Passage shown ▸
.....

Has anyone tried Oracle’s HPC efforts?

Calls for Proposals

SORSE Call for Contributions - 30 Sept

The ongoing Series of Research Software Events has their monthly abstract deadline at 8pm BST on Sept 30. They are accepting proposals for talks, panels, software demos, and more.

Were you going to submit something to an RSE conference this year? Do you have a project you’d like to share? Is there a talk/workshop/panel you’d like to see happen? Then you’ve found the right place! We encourage contributions from all time zones and will schedule events on a day and at a time that suits the presenter. We would like to record events where appropriate. The Call for Contribution form asks for your permission to record the event, for you to give permission to provide your uploaded materials under a CC BY licence and be happy to publish them to Zenodo.

GPU Technology Conference - 5-9 Oct, multiple timezones, $99 USD

Nvidia’s GTC has gone all-virtual this year and really embraced it - with sessions, live or recorded, being given in multiple time zones (and some given in multiple languages). As you might expect, there’s a lot of AI and deep learning sessions, but also multiple sessions on topics of interest to research computing such as geospatial data, drug design, HPC, GPU + Infiniband, genomics with both short reads and nanopore sequencing, IoT/edge computing, and technical sessions on pseudo-spectral fluid dynamics methods, RAPIDS (GPU-powered database analytics), GPU + Spark, algebraic multigrid, CUDA programming, and more. Not hard to find $99 worth of talks to attend.

Events: Conferences, Training

Digital Humanities RSE: King’s Digital Lab as experiment and lifecycle - 29 Sept, 15:00 – 16:30 UTC, James Smithies, Arianna Ciula, SORSE talk series

Next up in the Series of Online Research Software Events series, a walk about a research software lab at Kings College, London:

This SORSE event describes King’s Digital Lab (KDL), a Research Software Engineering lab operating within the Faculty of Arts and Humanities at King’s College London (UK). The KDL team of 18 project managers, analysts, designers, engineers, and systems managers specialise in arts & humanities, cultural heritage, and creative industries research and development. The talk will provide a current state overview of the lab, and describe our RSE HR roles (see https://zenodo.org/record/2564790) and a relatively recent trial initiative that defines the different ways the team can contribute to research.

.....

(Stored dataset items)
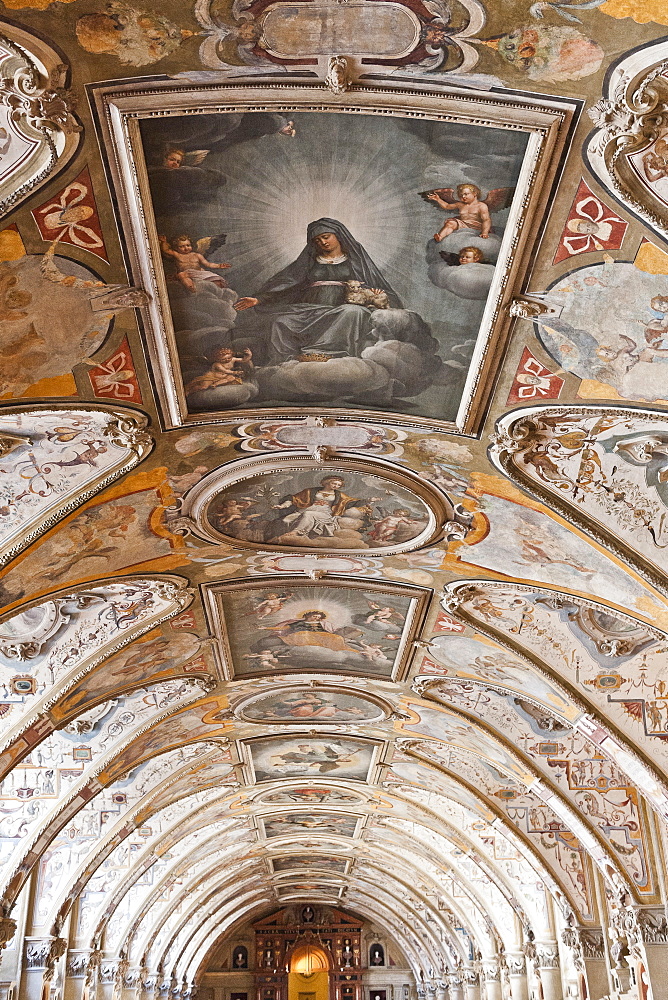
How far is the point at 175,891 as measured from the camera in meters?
41.4

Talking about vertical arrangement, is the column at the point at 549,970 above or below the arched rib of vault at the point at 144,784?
below

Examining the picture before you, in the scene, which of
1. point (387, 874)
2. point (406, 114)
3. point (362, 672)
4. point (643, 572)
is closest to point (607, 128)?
point (406, 114)

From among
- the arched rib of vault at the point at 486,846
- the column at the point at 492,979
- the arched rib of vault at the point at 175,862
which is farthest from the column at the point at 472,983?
the arched rib of vault at the point at 486,846

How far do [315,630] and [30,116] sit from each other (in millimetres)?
13680

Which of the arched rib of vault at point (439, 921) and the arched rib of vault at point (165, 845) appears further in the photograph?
the arched rib of vault at point (439, 921)

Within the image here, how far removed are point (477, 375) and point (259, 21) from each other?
15.8 ft

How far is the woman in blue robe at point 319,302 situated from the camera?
9594 mm

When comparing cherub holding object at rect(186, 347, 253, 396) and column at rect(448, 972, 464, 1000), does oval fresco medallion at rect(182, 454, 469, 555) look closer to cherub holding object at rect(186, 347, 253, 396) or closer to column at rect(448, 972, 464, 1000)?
cherub holding object at rect(186, 347, 253, 396)

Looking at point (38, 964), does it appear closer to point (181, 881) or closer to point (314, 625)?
point (314, 625)

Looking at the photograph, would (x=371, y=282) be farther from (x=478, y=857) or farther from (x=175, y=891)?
(x=175, y=891)

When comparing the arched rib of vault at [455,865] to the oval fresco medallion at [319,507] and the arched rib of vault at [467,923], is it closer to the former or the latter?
the arched rib of vault at [467,923]

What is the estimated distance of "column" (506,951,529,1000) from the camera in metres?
32.9

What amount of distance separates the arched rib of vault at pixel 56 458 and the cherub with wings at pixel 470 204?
4558 millimetres

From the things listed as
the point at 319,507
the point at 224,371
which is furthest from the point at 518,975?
the point at 224,371
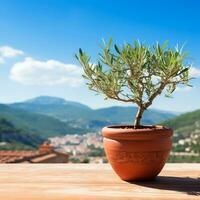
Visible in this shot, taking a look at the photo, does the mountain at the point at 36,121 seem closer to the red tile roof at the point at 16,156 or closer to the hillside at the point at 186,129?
the hillside at the point at 186,129

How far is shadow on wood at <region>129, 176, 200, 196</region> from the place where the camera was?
2.38 m

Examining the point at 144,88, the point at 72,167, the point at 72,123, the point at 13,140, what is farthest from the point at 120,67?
the point at 72,123

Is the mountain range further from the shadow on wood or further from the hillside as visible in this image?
the shadow on wood

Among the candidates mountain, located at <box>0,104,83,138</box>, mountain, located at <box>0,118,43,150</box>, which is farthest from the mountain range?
mountain, located at <box>0,118,43,150</box>

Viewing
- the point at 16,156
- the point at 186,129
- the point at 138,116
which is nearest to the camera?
the point at 138,116

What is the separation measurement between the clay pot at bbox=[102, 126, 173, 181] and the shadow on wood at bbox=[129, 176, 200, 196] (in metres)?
0.07

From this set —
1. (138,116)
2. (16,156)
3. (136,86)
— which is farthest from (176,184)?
(16,156)

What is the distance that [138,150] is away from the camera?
8.12ft

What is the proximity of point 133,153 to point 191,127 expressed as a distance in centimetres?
6428

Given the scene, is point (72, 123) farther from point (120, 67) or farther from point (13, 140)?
point (120, 67)

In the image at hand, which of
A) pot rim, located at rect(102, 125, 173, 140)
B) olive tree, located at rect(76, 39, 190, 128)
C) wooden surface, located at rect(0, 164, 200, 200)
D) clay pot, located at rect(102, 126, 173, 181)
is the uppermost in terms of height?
olive tree, located at rect(76, 39, 190, 128)

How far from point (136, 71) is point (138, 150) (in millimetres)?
506

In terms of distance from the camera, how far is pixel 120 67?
2502 mm

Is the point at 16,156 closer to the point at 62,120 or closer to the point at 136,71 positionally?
the point at 136,71
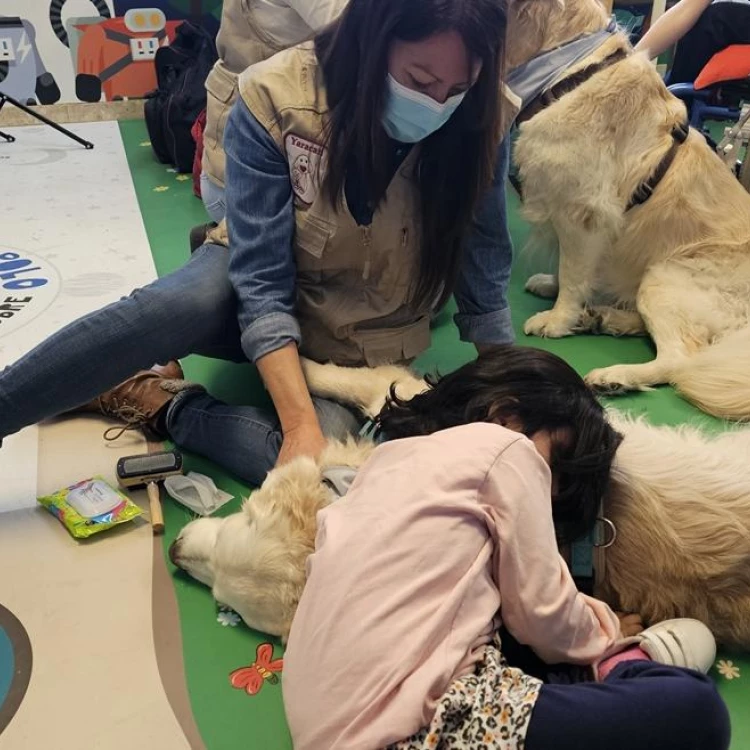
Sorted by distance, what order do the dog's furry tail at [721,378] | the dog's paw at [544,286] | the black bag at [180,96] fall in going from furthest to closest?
the black bag at [180,96] → the dog's paw at [544,286] → the dog's furry tail at [721,378]

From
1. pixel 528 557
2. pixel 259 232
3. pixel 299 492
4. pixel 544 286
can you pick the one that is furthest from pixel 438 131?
pixel 544 286

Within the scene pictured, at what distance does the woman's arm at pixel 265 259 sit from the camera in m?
1.56

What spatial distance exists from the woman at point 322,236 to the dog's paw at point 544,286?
3.16 feet

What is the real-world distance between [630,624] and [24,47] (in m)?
4.46

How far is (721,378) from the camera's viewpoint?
204 cm

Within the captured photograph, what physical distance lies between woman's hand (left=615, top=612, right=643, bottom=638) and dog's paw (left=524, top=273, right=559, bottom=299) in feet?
5.35

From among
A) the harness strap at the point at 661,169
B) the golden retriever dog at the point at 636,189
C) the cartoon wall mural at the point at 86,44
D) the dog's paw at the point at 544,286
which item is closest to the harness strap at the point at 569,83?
the golden retriever dog at the point at 636,189

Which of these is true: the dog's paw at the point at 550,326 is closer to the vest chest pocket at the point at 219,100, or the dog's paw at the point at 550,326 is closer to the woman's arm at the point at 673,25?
the vest chest pocket at the point at 219,100

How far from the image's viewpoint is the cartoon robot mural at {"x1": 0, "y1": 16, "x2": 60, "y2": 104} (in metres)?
4.28

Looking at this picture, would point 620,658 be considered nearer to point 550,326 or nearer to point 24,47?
point 550,326

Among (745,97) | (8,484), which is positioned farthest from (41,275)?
(745,97)

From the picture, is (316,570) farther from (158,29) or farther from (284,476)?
(158,29)

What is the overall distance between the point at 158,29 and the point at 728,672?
4.47 meters

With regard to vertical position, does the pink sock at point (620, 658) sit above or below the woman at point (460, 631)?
below
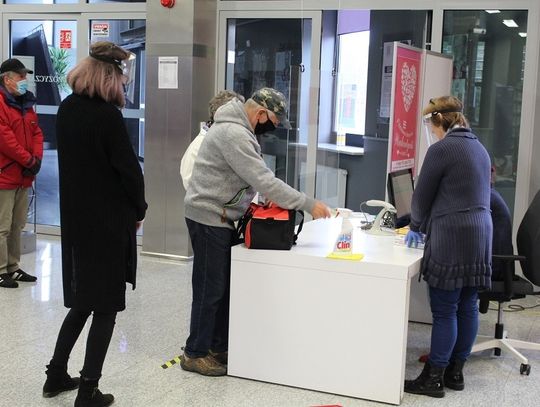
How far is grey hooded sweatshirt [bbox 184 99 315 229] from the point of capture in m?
3.11

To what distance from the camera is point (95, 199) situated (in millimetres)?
2707

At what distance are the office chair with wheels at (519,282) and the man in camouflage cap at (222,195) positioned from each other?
3.56 feet

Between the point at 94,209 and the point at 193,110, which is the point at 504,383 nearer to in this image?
the point at 94,209

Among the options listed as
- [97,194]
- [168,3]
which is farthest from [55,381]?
[168,3]

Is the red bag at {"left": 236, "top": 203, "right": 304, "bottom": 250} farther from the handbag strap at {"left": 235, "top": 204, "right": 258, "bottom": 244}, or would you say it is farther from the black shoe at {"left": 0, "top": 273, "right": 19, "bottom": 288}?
the black shoe at {"left": 0, "top": 273, "right": 19, "bottom": 288}

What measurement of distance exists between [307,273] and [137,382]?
3.17 ft

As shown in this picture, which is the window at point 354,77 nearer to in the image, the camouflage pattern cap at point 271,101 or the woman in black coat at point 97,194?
the camouflage pattern cap at point 271,101

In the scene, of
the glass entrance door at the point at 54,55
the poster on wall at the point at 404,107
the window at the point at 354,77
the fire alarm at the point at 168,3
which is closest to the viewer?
the poster on wall at the point at 404,107

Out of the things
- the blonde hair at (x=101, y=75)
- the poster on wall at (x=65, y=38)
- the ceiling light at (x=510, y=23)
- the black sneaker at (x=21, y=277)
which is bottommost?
the black sneaker at (x=21, y=277)

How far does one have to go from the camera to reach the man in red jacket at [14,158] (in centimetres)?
484

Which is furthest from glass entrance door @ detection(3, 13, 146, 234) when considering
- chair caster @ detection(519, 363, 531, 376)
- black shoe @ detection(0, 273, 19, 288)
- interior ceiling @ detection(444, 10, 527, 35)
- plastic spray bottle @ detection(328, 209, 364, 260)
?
chair caster @ detection(519, 363, 531, 376)

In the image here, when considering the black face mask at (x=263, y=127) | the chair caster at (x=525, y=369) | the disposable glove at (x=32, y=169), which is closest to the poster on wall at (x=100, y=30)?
the disposable glove at (x=32, y=169)

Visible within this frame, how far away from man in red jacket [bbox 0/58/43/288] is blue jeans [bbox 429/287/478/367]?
3097 mm

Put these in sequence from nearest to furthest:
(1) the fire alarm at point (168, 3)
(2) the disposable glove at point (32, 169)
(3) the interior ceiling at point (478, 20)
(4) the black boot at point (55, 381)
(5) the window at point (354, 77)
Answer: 1. (4) the black boot at point (55, 381)
2. (2) the disposable glove at point (32, 169)
3. (3) the interior ceiling at point (478, 20)
4. (1) the fire alarm at point (168, 3)
5. (5) the window at point (354, 77)
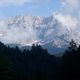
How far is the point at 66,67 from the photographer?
335 ft

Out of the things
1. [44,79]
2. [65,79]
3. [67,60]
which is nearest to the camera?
[65,79]

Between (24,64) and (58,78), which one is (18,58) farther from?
(58,78)

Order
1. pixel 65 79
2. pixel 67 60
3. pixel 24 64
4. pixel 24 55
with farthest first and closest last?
pixel 24 55, pixel 24 64, pixel 67 60, pixel 65 79

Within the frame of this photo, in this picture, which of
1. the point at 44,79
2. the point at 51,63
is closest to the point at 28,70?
the point at 51,63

.....

What the exercise asks ▸
Continue the events newsletter above, starting right after its last sentence.

Output for this task ▸
Hacktoberfest 2020 - 1 Oct - 31 Oct

Not getting much coding in these days as a manager? More time spent in spreadsheets than in editors? Here’s your chance. Sponsored by Digital Ocean, this annual project encourages contribution to open source projects. If you’re one of the first 75,000 participants to complete the challenge by submitting 4 valid non-spammy PRs to any public GitHub repo (many projects will label issues with #Hacktoberfest in addition to good-first-issue or the like), and you will be eligible for a prize like a t-shirt. There’s a bunch of research software projects participating in climate science, geo sciences, and of course a zillion COVID-19 projects.

Fluid Numerics Cloud HPC livestreams - Weekly starting 1 Oct

Joe Schoonover of Fluid Numerics is doing weekly livestreams of doing HPC fluid dynamics in the cloud.

Random

Graduated beyond Little-Bobby-Tables style SQL-injection mischief in the “name” field of your various web accounts? Worried your service provider is storing passwords in plaintext? Maybe try choosing antivirus test strings as your password.

With the update of Windows you now read Windows-System-for-Linux linux files from within Windows … by way of plan 9.

Relatedly, someone’s put together a DOS system for linux, so you can run your favourite MS-DOS commands from linux.

A nice style guide for SQL from the folks at kickstarter.

Rookie HPC is a beginning set of tutorials and exercises for MPI and OpenMP. It even has a really cute MPI datatype creator/visualizer.

In fact, there’s a lot of really nice coding exercise websites out there. One I just found, exercism.io, has 118 exercises for… Tcl?